Im Verlauf seiner Lehrtätigkeit betreute Kullmann in einem vergleichsweise "kleinen" Fach wie der Gräzistik 39 Dissertationen. Er wurde mit der Ehrendoktorwürde der Universitäten Trier (2000) und Thessaloniki ausgezeichnet. Er ist Herausgeber der Reihe Philosophie der Antike.

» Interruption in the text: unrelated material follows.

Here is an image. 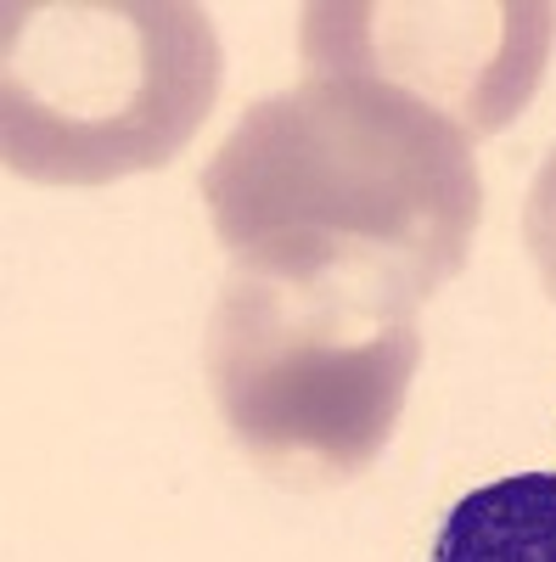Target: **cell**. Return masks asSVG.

Kullmann ist seit 1959 verheiratet und hat zwei Kinder. Er lebt heute im Schwarzwald.

Forschung

Kullmanns Forschungsschwerpunkte sind das frühgriechische Epos, die griechische Tragödie, Mündlichkeit und Schriftlichkeit antiker griechischer Literatur, die Philosophie des Aristoteles und ihre Rezeption in der Neuzeit sowie die Geschichte der antiken Wissenschaft und ihrer Fortwirkung.

Fußnoten

  1. Der Titel ist abgewandelt nach dem Buch von Gaddamer "Wahrheit und Methode".

Schriften

  • Das Wirken der Götter in der Ilias. Untersuchungen zur Frage der Entstehung des homerischen „Götterapparats“. Akademie-Verlag, Berlin 1956.
  • Die Quellen der Ilias. Steiner, Wiesbaden 1960.
  • Wissenschaft und Methode. Interpretationen zur aristotelischen Theorie der Naturwissenschaft. de Gruyter, Berlin 1974, ISBN 3-11-004481-1.
  • Homerische Motive, Stuttgart 1992, herausgegeben von Roland J. Müller (Aufsatzsammlung zum 65. Geburtstag), ISBN 3-515-06206-8.
  • Aristoteles und die moderne Wissenschaft. Steiner, Stuttgart 1998, ISBN 3-515-06620-9.
  • Realität, Imagination und Theorie. Kleine Schriften zu Epos und Tragödie in der Antike. Steiner, Stuttgart 2002, ISBN 3-515-08184-4.